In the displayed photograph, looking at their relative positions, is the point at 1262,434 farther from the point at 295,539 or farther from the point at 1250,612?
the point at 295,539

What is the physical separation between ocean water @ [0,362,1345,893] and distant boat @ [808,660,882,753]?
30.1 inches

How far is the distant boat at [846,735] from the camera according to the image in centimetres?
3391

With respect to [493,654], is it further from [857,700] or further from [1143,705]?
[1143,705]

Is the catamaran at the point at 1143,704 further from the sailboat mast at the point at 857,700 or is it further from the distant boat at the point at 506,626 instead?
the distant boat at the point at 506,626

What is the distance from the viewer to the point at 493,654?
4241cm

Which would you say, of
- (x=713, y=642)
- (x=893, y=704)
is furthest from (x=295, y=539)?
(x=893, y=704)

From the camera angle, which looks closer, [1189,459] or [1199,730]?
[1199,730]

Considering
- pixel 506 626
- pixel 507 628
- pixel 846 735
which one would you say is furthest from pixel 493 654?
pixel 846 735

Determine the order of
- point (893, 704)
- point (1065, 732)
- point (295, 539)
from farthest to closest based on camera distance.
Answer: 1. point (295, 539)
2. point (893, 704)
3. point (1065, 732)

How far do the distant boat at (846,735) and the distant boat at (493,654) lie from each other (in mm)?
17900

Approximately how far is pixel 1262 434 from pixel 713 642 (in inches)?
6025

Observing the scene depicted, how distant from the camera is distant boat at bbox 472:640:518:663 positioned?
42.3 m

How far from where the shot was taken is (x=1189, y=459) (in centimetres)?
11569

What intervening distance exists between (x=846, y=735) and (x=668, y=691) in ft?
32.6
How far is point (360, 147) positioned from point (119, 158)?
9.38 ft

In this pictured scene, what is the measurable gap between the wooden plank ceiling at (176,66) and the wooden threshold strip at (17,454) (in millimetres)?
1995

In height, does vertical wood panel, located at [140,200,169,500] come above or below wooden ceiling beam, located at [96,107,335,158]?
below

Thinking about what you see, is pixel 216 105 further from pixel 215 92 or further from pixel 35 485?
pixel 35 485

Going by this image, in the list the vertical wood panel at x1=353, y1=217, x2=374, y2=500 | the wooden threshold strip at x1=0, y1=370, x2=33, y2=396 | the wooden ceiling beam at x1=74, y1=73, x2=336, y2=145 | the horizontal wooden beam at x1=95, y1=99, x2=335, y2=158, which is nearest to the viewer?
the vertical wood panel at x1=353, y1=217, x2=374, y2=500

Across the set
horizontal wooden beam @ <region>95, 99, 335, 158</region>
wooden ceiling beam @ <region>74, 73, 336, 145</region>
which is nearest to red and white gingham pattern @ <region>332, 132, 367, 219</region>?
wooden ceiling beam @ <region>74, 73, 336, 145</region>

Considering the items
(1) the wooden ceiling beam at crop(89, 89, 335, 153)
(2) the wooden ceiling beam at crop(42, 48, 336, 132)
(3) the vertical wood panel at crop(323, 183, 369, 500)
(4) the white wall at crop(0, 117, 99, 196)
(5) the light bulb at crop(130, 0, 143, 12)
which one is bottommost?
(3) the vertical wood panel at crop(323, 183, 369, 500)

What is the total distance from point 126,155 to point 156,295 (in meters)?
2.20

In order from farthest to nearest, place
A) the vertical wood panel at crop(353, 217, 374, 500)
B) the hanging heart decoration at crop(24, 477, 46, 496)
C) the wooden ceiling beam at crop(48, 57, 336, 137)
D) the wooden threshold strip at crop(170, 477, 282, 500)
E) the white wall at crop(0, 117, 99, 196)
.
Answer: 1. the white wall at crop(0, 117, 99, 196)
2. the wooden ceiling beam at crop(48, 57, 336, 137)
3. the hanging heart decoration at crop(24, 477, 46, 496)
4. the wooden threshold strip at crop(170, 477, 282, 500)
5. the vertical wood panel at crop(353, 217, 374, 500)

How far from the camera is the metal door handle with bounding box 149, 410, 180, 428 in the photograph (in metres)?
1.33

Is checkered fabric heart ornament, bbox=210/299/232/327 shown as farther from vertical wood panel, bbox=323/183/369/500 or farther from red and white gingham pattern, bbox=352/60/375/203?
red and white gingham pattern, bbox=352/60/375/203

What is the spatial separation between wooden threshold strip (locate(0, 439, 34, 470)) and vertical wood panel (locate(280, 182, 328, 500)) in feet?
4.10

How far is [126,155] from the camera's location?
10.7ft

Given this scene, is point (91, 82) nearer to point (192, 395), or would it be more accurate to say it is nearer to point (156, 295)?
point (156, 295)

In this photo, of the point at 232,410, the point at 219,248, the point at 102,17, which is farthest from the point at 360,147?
━━━
• YOUR GOAL:
Write the listing out again, exactly as shown above.

• WORKED ANSWER:
In the displayed photograph, looking at their relative positions, is the point at 1262,434 farther from the point at 295,539 or farther from the point at 1250,612?
the point at 295,539

What is the physical separation between ocean water @ [0,362,1345,893] and distant boat @ [808,660,882,753]?
30.1 inches

How far is the distant boat at [846,735] from the camera according to the image in centimetres?
3391

With respect to [493,654], is it further from [857,700] or further from [1143,705]?
[1143,705]

Is the catamaran at the point at 1143,704 further from the sailboat mast at the point at 857,700 or is it further from the distant boat at the point at 506,626 instead?
the distant boat at the point at 506,626

What is the distance from the viewer to the point at 493,654?
4241cm

Which would you say, of
- (x=713, y=642)
- (x=893, y=704)
is furthest from (x=295, y=539)?
(x=893, y=704)

From the camera angle, which looks closer, [1189,459] or [1199,730]?
[1199,730]

Considering
- pixel 506 626
- pixel 507 628
- pixel 846 735
which one would you say is furthest from pixel 493 654?
pixel 846 735

Determine the order of
- point (893, 704)
- point (1065, 732)
- point (295, 539)
from farthest to closest based on camera distance.
Answer: 1. point (295, 539)
2. point (893, 704)
3. point (1065, 732)

How far do the distant boat at (846,735) and the distant boat at (493,654) lie from each other (in mm)?
17900

Approximately how far is pixel 1262 434 from pixel 713 642 (in inches)?
6025

Observing the scene depicted, how distant from the camera is distant boat at bbox 472:640:518:663 positioned?
42.3 m

How far from where the shot was taken is (x=1189, y=459) (in centimetres)?
11569

What intervening distance exists between (x=846, y=735) and (x=668, y=691) in ft?
32.6
How far is point (360, 147) positioned from point (119, 158)?
9.38 ft

In this pictured scene, what is the measurable gap between the wooden plank ceiling at (176,66) and the wooden threshold strip at (17,454) (in millimetres)?
1995

In height, does vertical wood panel, located at [140,200,169,500] come above or below wooden ceiling beam, located at [96,107,335,158]?
below

Thinking about what you see, is pixel 216 105 further from pixel 215 92 or further from pixel 35 485?
pixel 35 485

Going by this image, in the list the vertical wood panel at x1=353, y1=217, x2=374, y2=500 | the wooden threshold strip at x1=0, y1=370, x2=33, y2=396 | the wooden ceiling beam at x1=74, y1=73, x2=336, y2=145 | the horizontal wooden beam at x1=95, y1=99, x2=335, y2=158, which is nearest to the viewer?
the vertical wood panel at x1=353, y1=217, x2=374, y2=500

Across the set
horizontal wooden beam @ <region>95, 99, 335, 158</region>
wooden ceiling beam @ <region>74, 73, 336, 145</region>
which is nearest to red and white gingham pattern @ <region>332, 132, 367, 219</region>?
wooden ceiling beam @ <region>74, 73, 336, 145</region>

Considering the items
(1) the wooden ceiling beam at crop(89, 89, 335, 153)
(2) the wooden ceiling beam at crop(42, 48, 336, 132)
(3) the vertical wood panel at crop(323, 183, 369, 500)
(4) the white wall at crop(0, 117, 99, 196)
(5) the light bulb at crop(130, 0, 143, 12)
which one is bottommost?
(3) the vertical wood panel at crop(323, 183, 369, 500)

What is the total distance from point 126,155 to point 156,295 (in meters)?
2.20

In order from farthest to nearest, place
A) the vertical wood panel at crop(353, 217, 374, 500)
B) the hanging heart decoration at crop(24, 477, 46, 496)
C) the wooden ceiling beam at crop(48, 57, 336, 137)
D) the wooden threshold strip at crop(170, 477, 282, 500)
E) the white wall at crop(0, 117, 99, 196)
.
Answer: 1. the white wall at crop(0, 117, 99, 196)
2. the wooden ceiling beam at crop(48, 57, 336, 137)
3. the hanging heart decoration at crop(24, 477, 46, 496)
4. the wooden threshold strip at crop(170, 477, 282, 500)
5. the vertical wood panel at crop(353, 217, 374, 500)

How far from the camera is the metal door handle with bounding box 149, 410, 180, 428 in the photograph (in metres)?
1.33

Is checkered fabric heart ornament, bbox=210/299/232/327 shown as farther from vertical wood panel, bbox=323/183/369/500 or farther from red and white gingham pattern, bbox=352/60/375/203?
red and white gingham pattern, bbox=352/60/375/203

What is the spatial separation between wooden threshold strip (locate(0, 439, 34, 470)) and vertical wood panel (locate(280, 182, 328, 500)) in feet?
4.10

How far is [126,155] from the camera's location?
10.7ft

Given this scene, is point (91, 82) nearer to point (192, 395), or would it be more accurate to say it is nearer to point (156, 295)?
point (156, 295)

In this photo, of the point at 232,410, the point at 219,248, the point at 102,17, which is farthest from the point at 360,147?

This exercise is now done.